SHORT EXERCISE A. Copy the passage from the Dynamic PipelineOptions thread word for word, starting with "Posted by Ismaël" and going on through "concepts/need more evident.".

PASSAGE GIVEN.
◇ ◇ ◇

Re: Proposal: Dynamic PIpelineOptions

Posted by Ismaël Mejía <ie...@gmail.com>.

+1 It sounds really nice, (4) is by far the most consistent with the
current Options implementation.
One extra thing, maybe it is a good idea to sketch a 'real' use case to
make the concepts/need more evident.

Ismaël

On Tue, Aug 9, 2016 at 8:49 PM, Sam McVeety <sg...@google.com.invalid> wrote:

> Thanks, Amit and JB.  Amit, to your question: the intention with
> availability to PTransforms is provide the ValueProvider abstraction (which
> may be implemented on top of PipelineOptions) so that they do not take a
> dependency on PipelineOptions.
>
> Cheers,
> Sam
>
> On Mon, Aug 8, 2016 at 12:26 AM, Jean-Baptiste Onofré <jb...@nanthrax.net>
> wrote:
>
> > +1
> >
> > Thanks Sam, it sounds interesting.
> >
> > Regards
> > JB
> >
> >
> > On 07/29/2016 09:14 PM, Sam McVeety wrote:
> >
> >> During the graph construction phase, the given SDK generates an initial
> >> execution graph for the program.  At execution time, this graph is
> >> executed, either locally or by a service.  Currently, Beam only supports
> >> parameterization at graph construction time.  Both Flink and Spark
> supply
> >> functionality that allows a pre-compiled job to be run without SDK
> >> interaction with updated runtime parameters.
> >>
> >> In its current incarnation, Dataflow can read values of PipelineOptions
> at
> >> job submission time, but this requires the presence of an SDK to
> properly
> >> encode these values into the job.  We would like to build a common layer
> >> into the Beam model so that these dynamic options can be properly
> provided
> >> to jobs.
> >>
> >> Please see
> >> https://docs.google.com/document/d/1I-iIgWDYasb7ZmXbGBHdok_I
> >> K1r1YAJ90JG5Fz0_28o/edit
> >> for the high-level model, and
> >> https://docs.google.com/document/d/17I7HeNQmiIfOJi0aI70tgGMM
> >> kOSgGi8ZUH-MOnFatZ8/edit
> >> for
> >> the specific API proposal.
> >>
> >> Cheers,
> >> Sam
> >>
> >>
> > --
> > Jean-Baptiste Onofré
> > jbonofre@apache.org
> > http://blog.nanthrax.net
> > Talend - http://www.talend.com
> >
>

Re: Proposal: Dynamic PIpelineOptions

Posted by Sam McVeety <sg...@google.com.INVALID>.

◇ ◇ ◇

RECORDED INFORMATION.

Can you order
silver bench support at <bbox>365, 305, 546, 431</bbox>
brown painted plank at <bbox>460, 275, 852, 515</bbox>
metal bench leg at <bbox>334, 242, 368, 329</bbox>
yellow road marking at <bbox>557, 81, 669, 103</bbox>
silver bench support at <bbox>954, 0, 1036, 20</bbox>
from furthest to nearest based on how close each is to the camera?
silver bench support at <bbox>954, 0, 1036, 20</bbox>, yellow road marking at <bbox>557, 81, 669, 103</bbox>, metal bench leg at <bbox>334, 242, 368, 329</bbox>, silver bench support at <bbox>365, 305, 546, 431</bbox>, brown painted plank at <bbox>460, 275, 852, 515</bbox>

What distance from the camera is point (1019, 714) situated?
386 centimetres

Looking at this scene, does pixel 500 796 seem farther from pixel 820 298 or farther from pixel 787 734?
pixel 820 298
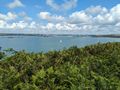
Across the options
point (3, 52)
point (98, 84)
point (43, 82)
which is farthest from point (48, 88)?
point (3, 52)

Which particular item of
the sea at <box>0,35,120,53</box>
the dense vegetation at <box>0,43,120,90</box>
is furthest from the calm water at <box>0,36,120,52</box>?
the dense vegetation at <box>0,43,120,90</box>

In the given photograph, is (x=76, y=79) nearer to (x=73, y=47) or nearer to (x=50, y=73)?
(x=50, y=73)

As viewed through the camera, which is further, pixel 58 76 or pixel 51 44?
pixel 51 44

◇ ◇ ◇

SHORT EXERCISE B. Repeat the rows word for word, starting with the line with "What distance from" and going on through the last line of the rows, and leave out the pictures.

CORRECT ANSWER A.
Posted by Ismaël Mejía <ie...@gmail.com>.

+1 It sounds really nice, (4) is by far the most consistent with the
current Options implementation.
One extra thing, maybe it is a good idea to sketch a 'real' use case to
make the concepts/need more evident.

CORRECT ANSWER B.
What distance from the camera is point (1019, 714) situated?
386 centimetres

Looking at this scene, does pixel 500 796 seem farther from pixel 820 298 or farther from pixel 787 734?
pixel 820 298
Across the options
point (3, 52)
point (98, 84)
point (43, 82)
which is farthest from point (48, 88)?
point (3, 52)

Which particular item of
the sea at <box>0,35,120,53</box>
the dense vegetation at <box>0,43,120,90</box>
is furthest from the calm water at <box>0,36,120,52</box>?
the dense vegetation at <box>0,43,120,90</box>

In the given photograph, is (x=76, y=79) nearer to (x=73, y=47) or nearer to (x=50, y=73)?
(x=50, y=73)

As viewed through the camera, which is further, pixel 58 76 or pixel 51 44?
pixel 51 44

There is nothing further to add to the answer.